I'm writing a 32-bit .NET program with a 2 stage input process:

  1. It uses native C++ via C++/CLI to parse an indefinite number files into corresponding SQLite databases (all with the same schema). The allocations by C++ 'new' will typically consume up to 1GB of the virtual address space (out of 2GB available; I'm aware of the 3GB extension but that'll just delay the issue).

  2. It uses complex SQL queries (run from C#) to merge the databases into a single database. I set the cache_size to 1GB for the merged database so that the merging part has minimal page faults.

My problem is that the cache in stage 2 does not re-use the 1GB of memory allocated by 'new' and properly released by 'delete' in stage 1. I know there's no leak because immediately after leaving stage 1, 'private bytes' drops down to a low amount like I'd expect. 'Virtual size' however remains at about the peak of what the C++ used.

This non-sharing between the C++ and SQLite cache causes me to run out of virtual address space. How can I resolve this, preferably in a fairly standards-compliant way? I really would like to release the memory allocated by C++ back to the OS.

4
why don't you just run it on a 64-bit OS?jalf
C++/CLI is not "native C++". It's the .NET version of C++ and presumably uses the garbage collector like all other .NET based languages.
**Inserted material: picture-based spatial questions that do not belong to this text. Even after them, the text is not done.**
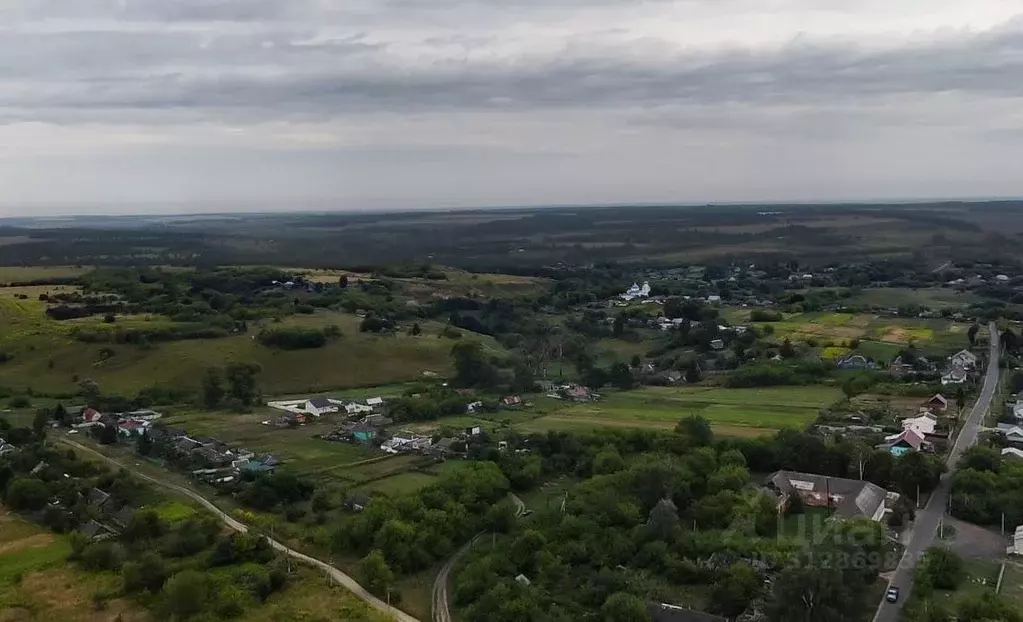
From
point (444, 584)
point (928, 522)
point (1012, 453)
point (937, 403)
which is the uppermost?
point (1012, 453)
Garbage collectors are convenient, but their downfall is that you lose control over when memory gets released.Mark Ransom
I'm not sure if it'll fix your problem, but may help: take a look at GC.AddMemoryPressure (msdn.microsoft.com/en-us/library/…). This allows you to instruct the CLR about native memory usage so it can better schedule GC activity.Nathan Ernst
@Mark: at least as I read it, he's using C++/CLI to "bridge" between the majority of the program (in C#) and the native C++.Jerry Coffin
What @Jalf said - Add more virtual memory! It's free!Bo Persson

4 Answers

4
votes

This is not something you can control effectively from the C++ level of abstraction (in other words you cannot know for sure if memory that your program released to the C++ runtime is going to be released to the OS or not). Using special allocation policies and non-standard extensions to try to handle the issue is probably not working anyway because you cannot control how the external libraries you use deal with memory (e.g. if the have cached data).
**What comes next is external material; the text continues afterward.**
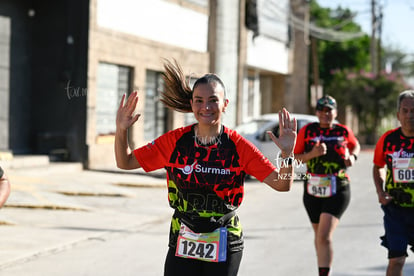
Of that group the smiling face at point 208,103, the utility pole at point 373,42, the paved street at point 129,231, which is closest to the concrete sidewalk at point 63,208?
the paved street at point 129,231

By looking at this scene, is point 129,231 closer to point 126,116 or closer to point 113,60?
point 126,116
A possible solution would be moving the C++ part to an external process that terminates once the SQLite databases have been created. Having an external process will introduce some annoyiance (e.g. it's a bit harder to keep a "live" control on what happens), but also opens up more possibilities like parallel processing even if libraries are not supporting multithreading or using multiple machines over a network.

2
votes

Since you're interoperating with C++/CLI, you're presumably using Microsoft's compiler.
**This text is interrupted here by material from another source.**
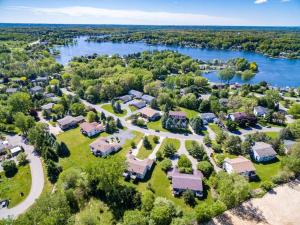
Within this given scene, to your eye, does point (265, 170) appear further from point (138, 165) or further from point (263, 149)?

If that's the case, then you probably want to look up _heapmin. After you exit from your "stage 1", call it, and it'll release blocks of memory held by the C++ heap manager back to the OS, if the complete block that was allocated from the OS is now free.

0
votes

On Linux, we used google malloc (http://code.google.com/p/google-perftools/). It has a function to release the free memory to the OS: MallocExtension::instance()->ReleaseFreeMemory().

In theory, gcmalloc works on Windows, but I never personally used it there.

0
votes

You could allocate it off the GC from C#, pin it, use it, and then allow it to return, thus freeing it and letting the GC compact it and re-use the memory.